Integration with interLink

interLink is an open-source development that aims to provide an abstraction for executing a Kubernetes pod on any remote resource capable of managing a Container execution lifecycle.

OSCAR uses the Kubernetes Virtual Node to translate a job request from the Kubernetes pod into a remote call. We have been using Interlink to interact with an HPC cluster. For more infomation check the interLink landing page.

Diagram

The cluster Kubernetes must have at least one virtual kubelet node. Those nodes will have tagged as type=virtual-kubelet. So, follow these steps to add the Virtual node to the Kubernetes cluster. OSCAR detects these nodes by itself.

Once the Virtual node and OSCAR are installed correctly, you use this node by adding the name of the virtual node in the InterLinkNodeName variable. Otherwise, to use a normal node of the Kubernetes cluster, leave it blank ""

Annotations, restrictions, and other things to keep in mind

  • The OSCAR services annotations persist in the virtual node and affect the behavior of the offloaded jobs.

  • The memory and CPU defined in the OSCAR services field do not affect the offloaded job.

  • To request resources in the offloaded job, use the slurm flags slurm-job.vk.io/flags( --job-name, --time=02:30:00, --cpus-per-task, --nodes, --mem). For example, you can mount a system folder in an HPC cluster with the key annotation job.vk.io/singularity-mounts and value pattern "--bind <outside-container>:<inside-container>". The offload jobs are executed in a remote HPC cluster. So, a persistent volume claim cannot be mounted. Another example is the annotation job.vk.io/pre-exec, which will execute a command before each execution.

  • Any environment variable with a special character could create an error in the translation between the virtual node and the remote job. As a good practice, pass the environment variable encode in Base64 and decode it inside the execution of the script.

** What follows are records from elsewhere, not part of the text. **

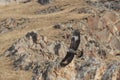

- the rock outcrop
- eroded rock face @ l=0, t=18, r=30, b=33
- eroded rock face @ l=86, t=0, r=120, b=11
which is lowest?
eroded rock face @ l=0, t=18, r=30, b=33

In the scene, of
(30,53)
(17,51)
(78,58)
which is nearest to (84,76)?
(78,58)

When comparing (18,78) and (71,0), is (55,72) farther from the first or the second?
(71,0)

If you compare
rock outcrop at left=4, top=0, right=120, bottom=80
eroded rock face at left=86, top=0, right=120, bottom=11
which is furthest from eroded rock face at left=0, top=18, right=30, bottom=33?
eroded rock face at left=86, top=0, right=120, bottom=11

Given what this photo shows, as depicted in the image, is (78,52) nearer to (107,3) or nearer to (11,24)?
(11,24)

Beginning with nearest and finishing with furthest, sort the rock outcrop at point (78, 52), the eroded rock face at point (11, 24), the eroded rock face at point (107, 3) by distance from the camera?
1. the rock outcrop at point (78, 52)
2. the eroded rock face at point (11, 24)
3. the eroded rock face at point (107, 3)

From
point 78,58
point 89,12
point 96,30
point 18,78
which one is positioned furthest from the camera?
point 89,12

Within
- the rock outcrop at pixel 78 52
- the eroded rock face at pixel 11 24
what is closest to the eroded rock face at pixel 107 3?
the rock outcrop at pixel 78 52

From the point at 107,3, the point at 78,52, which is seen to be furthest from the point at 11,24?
the point at 78,52

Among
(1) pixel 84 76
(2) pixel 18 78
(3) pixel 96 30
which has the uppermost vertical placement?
(1) pixel 84 76

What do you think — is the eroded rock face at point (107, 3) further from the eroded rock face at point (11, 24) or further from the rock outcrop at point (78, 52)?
the eroded rock face at point (11, 24)

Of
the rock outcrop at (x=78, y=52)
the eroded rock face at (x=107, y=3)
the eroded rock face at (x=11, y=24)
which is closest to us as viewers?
the rock outcrop at (x=78, y=52)

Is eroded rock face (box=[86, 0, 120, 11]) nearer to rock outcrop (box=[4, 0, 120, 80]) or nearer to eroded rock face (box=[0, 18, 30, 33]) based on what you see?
rock outcrop (box=[4, 0, 120, 80])
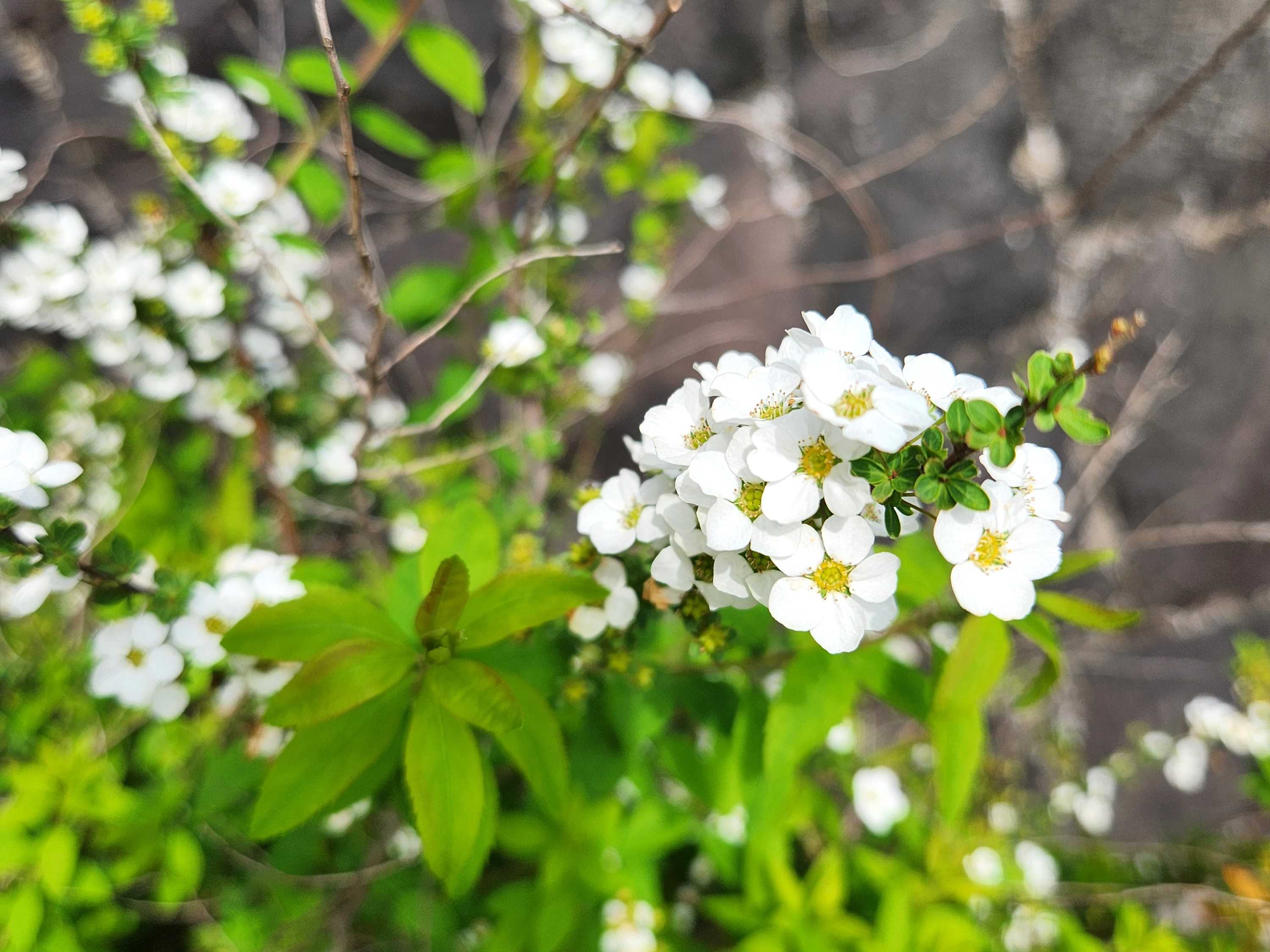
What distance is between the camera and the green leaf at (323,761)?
0.85 m

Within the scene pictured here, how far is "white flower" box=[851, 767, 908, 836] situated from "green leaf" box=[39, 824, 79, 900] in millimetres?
1800

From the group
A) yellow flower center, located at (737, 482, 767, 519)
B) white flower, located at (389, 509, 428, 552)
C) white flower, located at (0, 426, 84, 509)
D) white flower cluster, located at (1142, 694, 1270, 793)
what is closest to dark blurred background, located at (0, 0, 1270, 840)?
white flower cluster, located at (1142, 694, 1270, 793)

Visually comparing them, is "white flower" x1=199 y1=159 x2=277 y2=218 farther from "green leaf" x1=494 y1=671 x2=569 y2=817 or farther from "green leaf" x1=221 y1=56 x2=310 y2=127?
"green leaf" x1=494 y1=671 x2=569 y2=817

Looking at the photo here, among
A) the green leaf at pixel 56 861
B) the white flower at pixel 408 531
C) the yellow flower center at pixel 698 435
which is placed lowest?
the green leaf at pixel 56 861

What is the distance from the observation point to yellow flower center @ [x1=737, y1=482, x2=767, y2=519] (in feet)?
2.34

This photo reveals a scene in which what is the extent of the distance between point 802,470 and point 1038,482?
0.26 metres

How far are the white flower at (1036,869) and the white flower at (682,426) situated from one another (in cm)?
194

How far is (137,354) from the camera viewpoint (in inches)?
66.1

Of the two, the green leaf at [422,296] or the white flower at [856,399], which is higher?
the white flower at [856,399]

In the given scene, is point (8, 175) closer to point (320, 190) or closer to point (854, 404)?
point (320, 190)

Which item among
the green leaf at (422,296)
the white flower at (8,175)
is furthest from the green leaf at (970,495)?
the green leaf at (422,296)

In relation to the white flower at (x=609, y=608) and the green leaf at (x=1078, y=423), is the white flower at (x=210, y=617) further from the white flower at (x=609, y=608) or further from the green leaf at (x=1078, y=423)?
the green leaf at (x=1078, y=423)

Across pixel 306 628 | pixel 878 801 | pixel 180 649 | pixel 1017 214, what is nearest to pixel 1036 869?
pixel 878 801

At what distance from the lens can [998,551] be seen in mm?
727
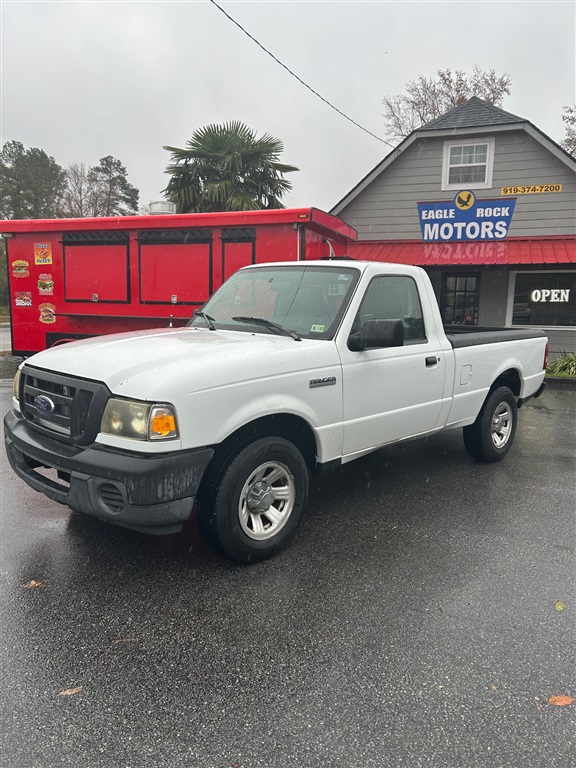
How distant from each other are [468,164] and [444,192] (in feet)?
2.83

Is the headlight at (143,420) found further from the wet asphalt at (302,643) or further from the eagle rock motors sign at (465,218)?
the eagle rock motors sign at (465,218)

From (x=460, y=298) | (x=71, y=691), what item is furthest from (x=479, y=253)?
(x=71, y=691)

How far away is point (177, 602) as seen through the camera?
3137 millimetres

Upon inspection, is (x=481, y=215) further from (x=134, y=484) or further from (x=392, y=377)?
(x=134, y=484)

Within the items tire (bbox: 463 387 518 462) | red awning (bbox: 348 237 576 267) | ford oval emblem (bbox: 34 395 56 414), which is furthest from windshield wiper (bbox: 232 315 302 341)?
red awning (bbox: 348 237 576 267)

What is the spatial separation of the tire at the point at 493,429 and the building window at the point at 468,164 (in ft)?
31.7

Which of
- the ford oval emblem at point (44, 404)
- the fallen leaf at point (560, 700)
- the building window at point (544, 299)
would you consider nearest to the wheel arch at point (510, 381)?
the fallen leaf at point (560, 700)

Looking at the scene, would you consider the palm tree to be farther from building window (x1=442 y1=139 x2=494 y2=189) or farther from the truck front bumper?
the truck front bumper

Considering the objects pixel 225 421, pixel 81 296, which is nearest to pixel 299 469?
pixel 225 421

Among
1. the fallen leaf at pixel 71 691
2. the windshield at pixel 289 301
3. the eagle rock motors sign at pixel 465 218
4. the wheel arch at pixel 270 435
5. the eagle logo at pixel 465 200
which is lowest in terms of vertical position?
the fallen leaf at pixel 71 691

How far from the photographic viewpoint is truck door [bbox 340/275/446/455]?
404 cm

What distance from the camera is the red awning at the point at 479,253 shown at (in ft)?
40.8

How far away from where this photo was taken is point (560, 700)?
240 cm

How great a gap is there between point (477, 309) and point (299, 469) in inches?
473
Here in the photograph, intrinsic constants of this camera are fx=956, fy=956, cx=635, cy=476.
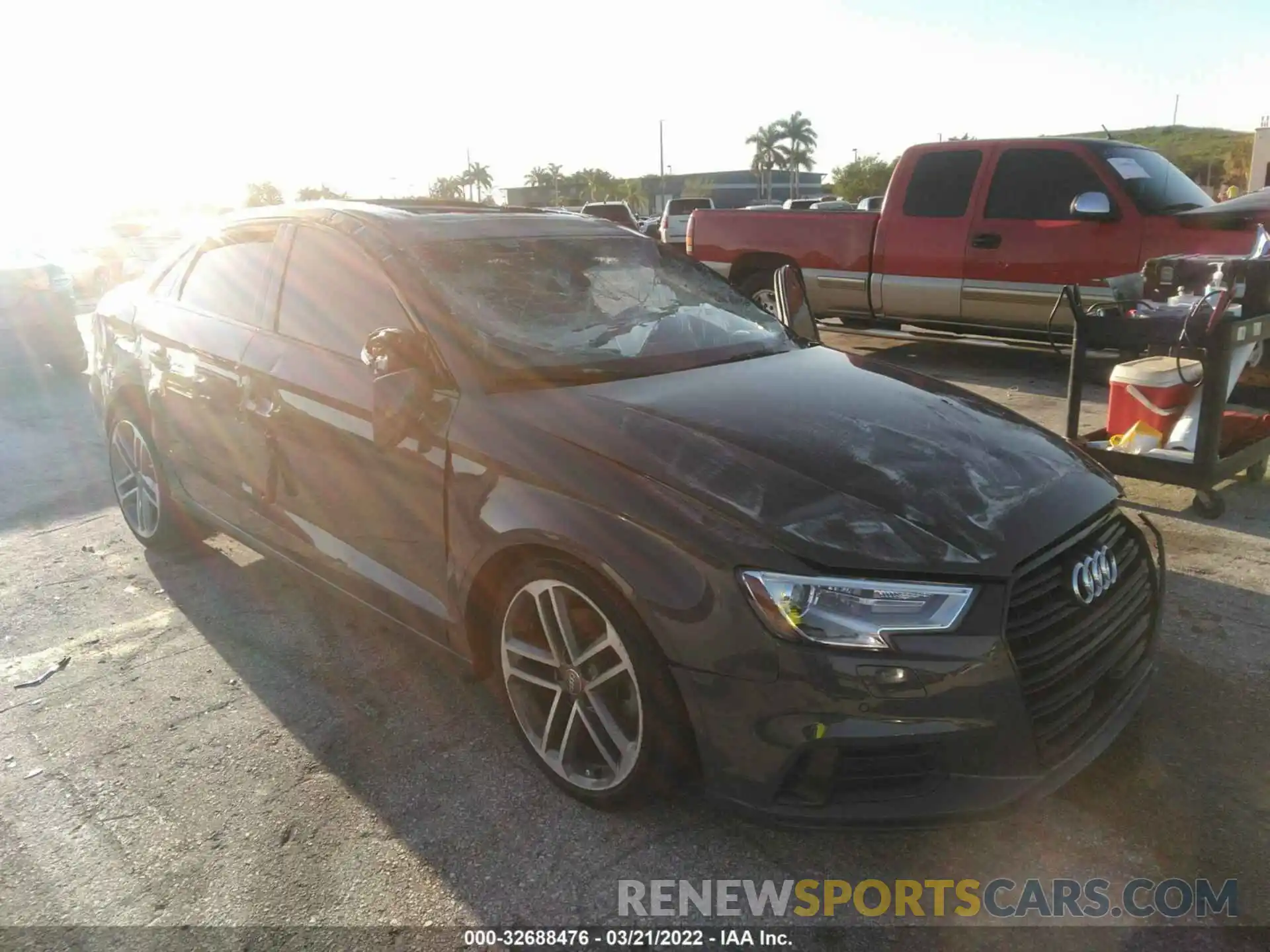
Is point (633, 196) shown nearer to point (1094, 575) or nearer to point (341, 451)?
point (341, 451)

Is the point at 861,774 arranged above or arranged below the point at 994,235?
→ below

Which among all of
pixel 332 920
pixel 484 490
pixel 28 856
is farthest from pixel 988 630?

Please note that interLink uses singularity to run a container with these characteristics:

  • You must reference the image container as singularity pattern docker://ghcr.io/intertwin-eu/itwinai:0.0.1-3dgan-0.2. Once the image is pulled, the image can be referenced by path <path-of-container>/itwinaiv6.sif.
  • Your script will not run as a privileged user in the container. Therefore, you cannot write in the regular file system. Use the /tmp folder.
  • The working directory is not the same in the container. Therefore, use absolute paths.

The support for interLink was integrated in the context of the interTwin project, with support from Istituto Nazionale di Fisica Nucleare - INFN, who developed interLink, and CERN, who provided the development of itwinai, used as a platform for advanced AI/ML workflows in digital twin applications and a use case. Special thanks to the IZUM Center in Slovenia for providing access to the HPC Vega supercomputing facility to perform the testing.